Feedback and Iteration

  • Stage 4 rejection — If the Governance Gate rejects the work, it MUST be returned to Stage 3 (Human Hardening) with specific feedback. Re-entry to Stage 2 (AI Exploration) is permitted if the rejection indicates fundamental design issues.
  • Stage 6 to Stage 1 — Post-Implementation Review findings feed back into future Business Intent definitions, closing the improvement loop.
  • Iteration within stages — Multiple iterations within a single stage are expected and encouraged.
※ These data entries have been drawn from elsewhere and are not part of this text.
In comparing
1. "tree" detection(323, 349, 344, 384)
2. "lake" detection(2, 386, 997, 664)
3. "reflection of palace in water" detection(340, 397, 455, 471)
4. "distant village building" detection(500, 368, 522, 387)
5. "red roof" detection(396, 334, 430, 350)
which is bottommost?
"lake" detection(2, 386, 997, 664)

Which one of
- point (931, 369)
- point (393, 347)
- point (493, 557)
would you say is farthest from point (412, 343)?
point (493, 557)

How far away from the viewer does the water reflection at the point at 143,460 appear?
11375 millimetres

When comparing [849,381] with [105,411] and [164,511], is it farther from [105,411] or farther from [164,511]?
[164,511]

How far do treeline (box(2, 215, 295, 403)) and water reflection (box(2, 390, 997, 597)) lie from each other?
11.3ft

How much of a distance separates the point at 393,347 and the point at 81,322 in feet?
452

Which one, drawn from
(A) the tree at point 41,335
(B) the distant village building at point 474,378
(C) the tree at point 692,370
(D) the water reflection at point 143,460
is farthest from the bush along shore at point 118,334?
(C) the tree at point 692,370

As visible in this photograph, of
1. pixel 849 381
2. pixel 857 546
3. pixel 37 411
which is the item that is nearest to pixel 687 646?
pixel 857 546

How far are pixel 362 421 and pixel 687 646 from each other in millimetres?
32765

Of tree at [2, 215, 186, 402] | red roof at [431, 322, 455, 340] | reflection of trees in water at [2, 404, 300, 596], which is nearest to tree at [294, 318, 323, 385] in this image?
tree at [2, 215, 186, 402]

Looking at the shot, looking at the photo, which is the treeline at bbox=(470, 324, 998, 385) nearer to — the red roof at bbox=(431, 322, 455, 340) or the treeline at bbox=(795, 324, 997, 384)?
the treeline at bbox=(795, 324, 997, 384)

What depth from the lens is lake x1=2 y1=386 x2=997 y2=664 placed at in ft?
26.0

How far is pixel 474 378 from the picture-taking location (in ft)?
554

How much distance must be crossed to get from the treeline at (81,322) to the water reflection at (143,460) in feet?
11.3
The gate criteria determine when to progress, not a fixed timeline.

Scaling the Lifecycle

The lifecycle applies at different scales depending on the work item:

Work Item SizeLifecycle Application
Small task (< 1 day)Lightweight: Stages 1-3 may be informal; Stage 4 via automated pipeline; Stage 6 in sprint retro
Standard feature (1-5 days)Standard: All stages applied; documentation proportional to complexity
Large initiative (> 5 days)Full: All stages with comprehensive documentation; formal governance gate meeting
Critical system changeEnhanced: All stages with additional security review and extended monitoring in Stage 5

Traceability

Every lifecycle execution MUST maintain traceability from Stage 1 through Stage 6. At minimum, this requires:

  • A unique identifier linking all artifacts across stages
  • AI attribution metadata on all AI-assisted code per Pillar 1
  • Governance gate records in the audit trail
  • Deployment records linking to the approved governance decision

Roles and Responsibilities

RolePrimary StagesResponsibilities
Product Owner / Business Stakeholder1, 6Define business intent; validate outcomes
Developer2, 3AI exploration, code implementation, hardening
Tech Lead2, 3, 4Guide technical approach; review quality; governance participation
Security Reviewer3, 4Security analysis, governance approval
Governance Lead4Governance gate review and decision
Release Manager5Deployment execution and monitoring
All participants6Contribute to lessons learned

The Operating Model Lifecycle is the operational backbone of the AEEF. It ensures that every piece of AI-assisted work — from a simple utility function to a complex system feature — follows a disciplined path from intent to production. The lifecycle does not slow teams down; it ensures that the speed AI provides does not come at the cost of quality, security, or governance.